Fetch well-known URLs

Question

Fetch well-known URLs

nrllh opened this issue 3 years ago · comments

I think we should discuss including well-known URLs (e.g., robots.txt, ads.txt, security.txt, etc.) because I see two problems there;

Even if one of these URLs is being fetched by our crawler, not all people know about that (I was noticed that last year security.txt was used by the SEO chapter, and we actually could also use it for our security chapter, we did not because we (or I 😊) didn't know it.)
Fetching these URLs may cost more time, but I think it's in general essential to analyze these URLs and enrich our analysis. We can fetch these files once in a year for the Almanac.

My suggestion is to collect interesting URLs in this issue so all contributors know which URLs are being fetched additionally.

I found a list but it doesn't include all URLs: https://en.wikipedia.org/wiki/List_of_/.well-known/_services_offered_by_webservers - for example, manifest.json, hackers.txt are missing in that list.

So what do you think?

Nurullah Demir · Answer 1 · Wed May 26 2021 21:01:16 GMT+0800 (China Standard Time)

For the security chapter security.txt, hackers.txt and robots.txt would be interesting.

name	path
robots.xt	/robots.txt
security.txt	/.well-known/security.txt
hackers.txt	/hackers.txt

cc @SaptakS @tomvangoethem

Saptak Sengupta · Answer 2 · Thu May 27 2021 00:09:51 GMT+0800 (China Standard Time)

I think these URLs will be really helpful in getting more interesting analysis. Totally support this.

Rockey Nebhwani · Answer 3 · Thu May 27 2021 03:53:09 GMT+0800 (China Standard Time)

@nrllh - Last year, I tried to do this for eCommerce chapter by looking at following well-known URLs

.well-known/assetlinks.json
.well-known/apple-app-site-association

My commit from last year is in custom_metrics/ecommerce.js (https://github.com/HTTPArchive/legacy.httparchive.org/blob/master/custom_metrics/ecommerce.js)

I was trying to find out how many eCommerce sites have Android/iOS app and using these standards to declare the app association. I didn't end up including any insights in eCommerce chapter as I ran out of time and for some platforms, I was getting empty assetlinks.json file so in order to get to something meaningful for the chapter, I needed to further parse the content of the file and just detecting the presence of file was not enough.

Tagging eCommerce 2021 team if the team want to pick up this - @bobbyshaw @rrajiv

Rick Viscomi · Answer 4 · Thu May 27 2021 05:48:56 GMT+0800 (China Standard Time)

One issue with WPT is that fetching additional URLs in the custom metric does not necessarily make their requests/responses available in the network log that makes up the requests and response_bodies tables. So we would either have to dump the response bodies in the output of the custom metric or only output some summary statistics about the file. The latter is preferable because we don't know how long some of these files will be and we don't want to bloat the HAR file (made available in the pages tables). @nrllh could you clarify which approach you're proposing?

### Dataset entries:
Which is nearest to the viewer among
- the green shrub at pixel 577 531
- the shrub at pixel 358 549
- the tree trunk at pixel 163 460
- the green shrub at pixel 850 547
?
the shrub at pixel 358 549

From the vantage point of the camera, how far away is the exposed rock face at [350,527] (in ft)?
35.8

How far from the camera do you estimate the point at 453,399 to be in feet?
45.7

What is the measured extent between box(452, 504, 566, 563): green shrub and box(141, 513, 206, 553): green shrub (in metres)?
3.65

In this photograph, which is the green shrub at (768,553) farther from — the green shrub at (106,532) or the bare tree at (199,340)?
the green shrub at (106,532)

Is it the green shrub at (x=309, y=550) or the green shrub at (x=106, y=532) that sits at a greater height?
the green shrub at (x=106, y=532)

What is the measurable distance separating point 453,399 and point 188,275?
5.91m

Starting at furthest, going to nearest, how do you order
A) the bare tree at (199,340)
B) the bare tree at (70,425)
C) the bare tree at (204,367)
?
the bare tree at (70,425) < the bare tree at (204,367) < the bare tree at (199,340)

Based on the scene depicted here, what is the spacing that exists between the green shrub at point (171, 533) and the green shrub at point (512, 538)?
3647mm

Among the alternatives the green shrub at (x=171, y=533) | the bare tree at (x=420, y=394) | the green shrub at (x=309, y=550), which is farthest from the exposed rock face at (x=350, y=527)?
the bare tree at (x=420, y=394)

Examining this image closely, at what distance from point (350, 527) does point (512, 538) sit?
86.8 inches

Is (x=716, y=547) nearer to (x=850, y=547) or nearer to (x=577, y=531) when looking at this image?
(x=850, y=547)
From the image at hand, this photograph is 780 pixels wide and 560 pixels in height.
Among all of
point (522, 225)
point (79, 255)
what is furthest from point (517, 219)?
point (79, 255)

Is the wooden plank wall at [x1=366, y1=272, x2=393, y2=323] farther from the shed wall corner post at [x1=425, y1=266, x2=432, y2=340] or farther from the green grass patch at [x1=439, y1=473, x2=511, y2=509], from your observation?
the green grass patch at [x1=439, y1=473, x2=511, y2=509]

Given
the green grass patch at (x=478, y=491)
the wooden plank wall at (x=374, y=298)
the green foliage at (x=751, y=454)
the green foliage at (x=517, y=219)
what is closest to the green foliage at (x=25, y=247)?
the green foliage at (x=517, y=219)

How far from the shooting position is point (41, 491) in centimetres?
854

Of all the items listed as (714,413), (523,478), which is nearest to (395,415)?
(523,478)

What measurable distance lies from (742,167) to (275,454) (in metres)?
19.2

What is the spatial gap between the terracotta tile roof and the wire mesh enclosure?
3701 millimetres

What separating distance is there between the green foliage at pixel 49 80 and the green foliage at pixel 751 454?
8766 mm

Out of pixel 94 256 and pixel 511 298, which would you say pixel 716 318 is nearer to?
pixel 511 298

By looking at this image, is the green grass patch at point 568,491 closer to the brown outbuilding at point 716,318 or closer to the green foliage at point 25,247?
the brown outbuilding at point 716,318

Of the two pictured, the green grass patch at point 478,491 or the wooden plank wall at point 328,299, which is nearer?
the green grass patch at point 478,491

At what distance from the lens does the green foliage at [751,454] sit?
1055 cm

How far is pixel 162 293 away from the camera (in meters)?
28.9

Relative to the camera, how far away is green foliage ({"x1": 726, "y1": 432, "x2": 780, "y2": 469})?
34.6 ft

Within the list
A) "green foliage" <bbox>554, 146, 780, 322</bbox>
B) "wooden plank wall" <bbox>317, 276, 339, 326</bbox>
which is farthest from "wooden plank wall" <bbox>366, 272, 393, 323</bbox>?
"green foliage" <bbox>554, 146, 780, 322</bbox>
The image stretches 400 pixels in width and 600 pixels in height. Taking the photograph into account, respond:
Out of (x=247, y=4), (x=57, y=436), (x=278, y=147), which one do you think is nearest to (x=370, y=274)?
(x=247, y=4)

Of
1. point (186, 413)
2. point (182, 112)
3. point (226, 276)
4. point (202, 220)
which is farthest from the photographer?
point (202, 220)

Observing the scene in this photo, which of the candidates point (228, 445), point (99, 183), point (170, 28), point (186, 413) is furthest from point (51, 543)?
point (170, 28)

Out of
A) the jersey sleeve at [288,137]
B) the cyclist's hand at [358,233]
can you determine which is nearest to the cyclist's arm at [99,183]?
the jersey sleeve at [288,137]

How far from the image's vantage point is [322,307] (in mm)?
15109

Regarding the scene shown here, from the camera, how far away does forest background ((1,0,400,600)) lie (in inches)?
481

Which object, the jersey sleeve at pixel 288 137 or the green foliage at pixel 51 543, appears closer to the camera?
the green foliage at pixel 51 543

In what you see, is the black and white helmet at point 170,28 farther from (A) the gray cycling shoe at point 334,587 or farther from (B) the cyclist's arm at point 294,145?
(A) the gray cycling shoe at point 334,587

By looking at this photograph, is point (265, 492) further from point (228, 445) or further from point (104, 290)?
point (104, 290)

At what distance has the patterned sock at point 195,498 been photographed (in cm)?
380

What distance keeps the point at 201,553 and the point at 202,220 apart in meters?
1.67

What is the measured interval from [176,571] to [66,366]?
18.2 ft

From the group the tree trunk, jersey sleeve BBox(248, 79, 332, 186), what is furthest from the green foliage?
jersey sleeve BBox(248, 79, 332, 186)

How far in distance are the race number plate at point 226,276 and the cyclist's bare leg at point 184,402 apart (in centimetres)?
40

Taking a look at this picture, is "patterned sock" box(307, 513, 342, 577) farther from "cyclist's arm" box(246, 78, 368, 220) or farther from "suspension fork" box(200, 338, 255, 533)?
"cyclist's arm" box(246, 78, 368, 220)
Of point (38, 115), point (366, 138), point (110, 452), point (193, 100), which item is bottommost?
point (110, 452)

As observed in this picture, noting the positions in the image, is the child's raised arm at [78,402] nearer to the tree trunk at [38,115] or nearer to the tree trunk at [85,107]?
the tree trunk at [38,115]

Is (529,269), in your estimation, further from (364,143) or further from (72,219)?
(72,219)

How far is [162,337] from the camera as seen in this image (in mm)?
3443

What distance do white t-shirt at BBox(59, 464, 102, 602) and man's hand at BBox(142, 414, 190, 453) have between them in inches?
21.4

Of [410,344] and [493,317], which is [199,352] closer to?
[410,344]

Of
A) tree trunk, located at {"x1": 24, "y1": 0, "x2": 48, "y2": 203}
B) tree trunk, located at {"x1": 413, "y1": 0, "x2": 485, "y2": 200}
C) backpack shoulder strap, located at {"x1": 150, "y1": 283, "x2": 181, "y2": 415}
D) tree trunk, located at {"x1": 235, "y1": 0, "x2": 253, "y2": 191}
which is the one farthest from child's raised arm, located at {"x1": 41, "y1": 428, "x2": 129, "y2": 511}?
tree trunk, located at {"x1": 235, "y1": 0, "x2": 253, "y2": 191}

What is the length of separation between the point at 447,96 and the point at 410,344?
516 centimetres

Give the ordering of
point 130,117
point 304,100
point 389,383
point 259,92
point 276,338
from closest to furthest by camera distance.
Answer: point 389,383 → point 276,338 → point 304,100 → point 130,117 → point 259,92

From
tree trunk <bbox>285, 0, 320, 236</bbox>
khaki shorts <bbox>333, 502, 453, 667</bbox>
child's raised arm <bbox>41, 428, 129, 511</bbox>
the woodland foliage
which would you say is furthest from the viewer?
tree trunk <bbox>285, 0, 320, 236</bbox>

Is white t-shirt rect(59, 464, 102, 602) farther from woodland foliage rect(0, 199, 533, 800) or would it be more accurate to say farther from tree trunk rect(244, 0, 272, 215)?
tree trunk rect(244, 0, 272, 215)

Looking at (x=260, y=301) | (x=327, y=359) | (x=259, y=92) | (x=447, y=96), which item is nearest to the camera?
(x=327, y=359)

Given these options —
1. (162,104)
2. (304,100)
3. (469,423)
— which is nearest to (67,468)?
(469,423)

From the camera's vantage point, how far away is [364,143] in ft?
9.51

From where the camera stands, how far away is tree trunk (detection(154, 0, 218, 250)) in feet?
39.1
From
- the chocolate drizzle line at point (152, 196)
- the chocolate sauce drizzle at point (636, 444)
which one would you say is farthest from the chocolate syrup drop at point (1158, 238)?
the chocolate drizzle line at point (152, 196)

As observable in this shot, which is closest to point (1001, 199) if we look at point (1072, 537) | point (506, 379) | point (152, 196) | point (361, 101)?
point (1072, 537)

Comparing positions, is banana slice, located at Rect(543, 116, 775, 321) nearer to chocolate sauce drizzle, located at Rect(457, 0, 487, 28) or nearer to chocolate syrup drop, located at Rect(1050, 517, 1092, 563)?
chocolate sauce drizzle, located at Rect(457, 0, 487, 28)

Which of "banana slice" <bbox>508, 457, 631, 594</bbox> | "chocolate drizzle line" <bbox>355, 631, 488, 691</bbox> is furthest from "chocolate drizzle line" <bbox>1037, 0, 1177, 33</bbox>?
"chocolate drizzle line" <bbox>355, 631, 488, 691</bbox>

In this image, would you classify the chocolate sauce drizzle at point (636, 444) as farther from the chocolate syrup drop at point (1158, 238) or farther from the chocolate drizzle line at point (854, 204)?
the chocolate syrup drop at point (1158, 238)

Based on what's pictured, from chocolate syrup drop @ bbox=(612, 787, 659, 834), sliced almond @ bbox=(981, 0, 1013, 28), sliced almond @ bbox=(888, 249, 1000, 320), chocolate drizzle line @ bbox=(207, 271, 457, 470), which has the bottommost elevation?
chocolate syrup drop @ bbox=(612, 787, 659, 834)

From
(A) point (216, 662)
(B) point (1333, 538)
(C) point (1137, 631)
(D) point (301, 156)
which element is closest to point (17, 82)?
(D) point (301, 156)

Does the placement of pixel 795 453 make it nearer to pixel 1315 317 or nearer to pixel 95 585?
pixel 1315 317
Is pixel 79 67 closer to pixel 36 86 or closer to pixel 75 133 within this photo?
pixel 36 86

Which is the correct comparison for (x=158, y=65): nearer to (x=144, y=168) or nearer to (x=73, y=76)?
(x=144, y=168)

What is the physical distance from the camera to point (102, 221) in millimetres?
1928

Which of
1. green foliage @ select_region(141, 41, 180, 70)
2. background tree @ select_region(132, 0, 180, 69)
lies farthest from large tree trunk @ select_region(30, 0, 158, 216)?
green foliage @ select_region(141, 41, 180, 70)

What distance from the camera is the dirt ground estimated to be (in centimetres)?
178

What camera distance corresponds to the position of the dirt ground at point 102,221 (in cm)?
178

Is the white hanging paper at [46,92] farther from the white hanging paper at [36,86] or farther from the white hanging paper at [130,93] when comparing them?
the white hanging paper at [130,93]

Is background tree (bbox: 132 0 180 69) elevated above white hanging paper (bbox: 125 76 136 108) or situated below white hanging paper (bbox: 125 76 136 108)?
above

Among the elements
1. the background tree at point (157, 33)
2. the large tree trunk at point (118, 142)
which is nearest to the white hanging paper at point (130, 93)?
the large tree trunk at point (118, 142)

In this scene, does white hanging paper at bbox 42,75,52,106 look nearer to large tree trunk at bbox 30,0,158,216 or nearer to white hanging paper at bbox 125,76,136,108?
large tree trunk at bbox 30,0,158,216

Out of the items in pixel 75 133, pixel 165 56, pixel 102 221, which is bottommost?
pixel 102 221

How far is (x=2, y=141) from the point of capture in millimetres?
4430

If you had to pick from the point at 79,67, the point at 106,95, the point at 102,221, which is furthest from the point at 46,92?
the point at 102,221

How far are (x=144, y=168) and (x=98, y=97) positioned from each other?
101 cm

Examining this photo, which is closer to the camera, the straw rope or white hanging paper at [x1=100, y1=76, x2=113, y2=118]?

### Required work:
1) Using the well-known URLs thread, decide whether each statement is correct. For each one, answer yes or no and quote the words that settle it. (a) Last year, security.txt was used by the SEO chapter. (b) Rockey Nebhwani included insights on app association in the eCommerce chapter. (c) Rick Viscomi prefers outputting summary statistics about a file to dumping its response bodies.
2) In the well-known URLs thread, which two well-known URLs did Rockey Nebhwani look at for the eCommerce chapter?
3) Write the next reply in the well-known URLs thread, continuing after its final post.

### Expected results:
1)
(a) Yes: "last year security.txt was used by the SEO chapter"
(b) No: "I didn't end up including any insights in eCommerce chapter as I ran out of time"
(c) Yes: "The latter is preferable because we don't know how long some of these files will be"

2) .well-known/assetlinks.json and .well-known/apple-app-site-association

3)
cc @pmeenan in case there's a way to make custom metric requests visible in the requests/bodies.

Barry Pollard · Answer 5 · Thu May 27 2021 05:54:46 GMT+0800 (China Standard Time)

I actually quite like the fact it doesn’t appear in requests/bodies. Means you’re not polluting the real page load data. Otherwise number of requests goes up by one for each requested additional load, and number of 404s could sky rocket as most sites won’t have a lot of these URLs.

Do agree we should ideally do the processing in the custom metric though and only save summary results back, rather than full file.

Patrick Meenan · Answer 6 · Thu May 27 2021 21:22:17 GMT+0800 (China Standard Time)

Yeah, agree with @tunetheweb - they aren't part of the page load, they shouldn't be in the main requests data.

A few things to watch out for:

Make sure to have aggressive timeouts on the fetches so we don't stall the crawl if a lot of sites timeout the requests.
If possible, fetch everything async, do the processing and then await all so they can run in parallel (preferably with all of the fetches in a single custom metric or a small number of them because the custom metrics are serialized).
Watch out for storing/processing responses for non-200 responses in the case of a friendly 404 page being returned.
If the responses may be big, storing the full response will bloat the page data table/queries.

On the last point, we could add more processing to the HARs if we want to store response bodies but prune them out of the page data into the bodies tables. We could have a well-known metric name that includes the file name. Something like "response-body-security.txt" and then the HAR processing could prune out anything that starts with response-body.

Nurullah Demir · Answer 7 · Mon May 31 2021 17:43:43 GMT+0800 (China Standard Time)

There is a lot to explore in these files. In robots.txt, it'll be interesting to analyze (for security chapter) potential exploitation (e.g., secret login links). In security.txt we can check which popular reporting methods are being used.

That's why I think providing the response body of these files would be better than providing some statistics. Otherwise, it could also be a limitation for future analysis. Of course, if it doesn't cause an overhead.

Gertjan Franken · Answer 8 · Tue Jun 29 2021 01:44:54 GMT+0800 (China Standard Time)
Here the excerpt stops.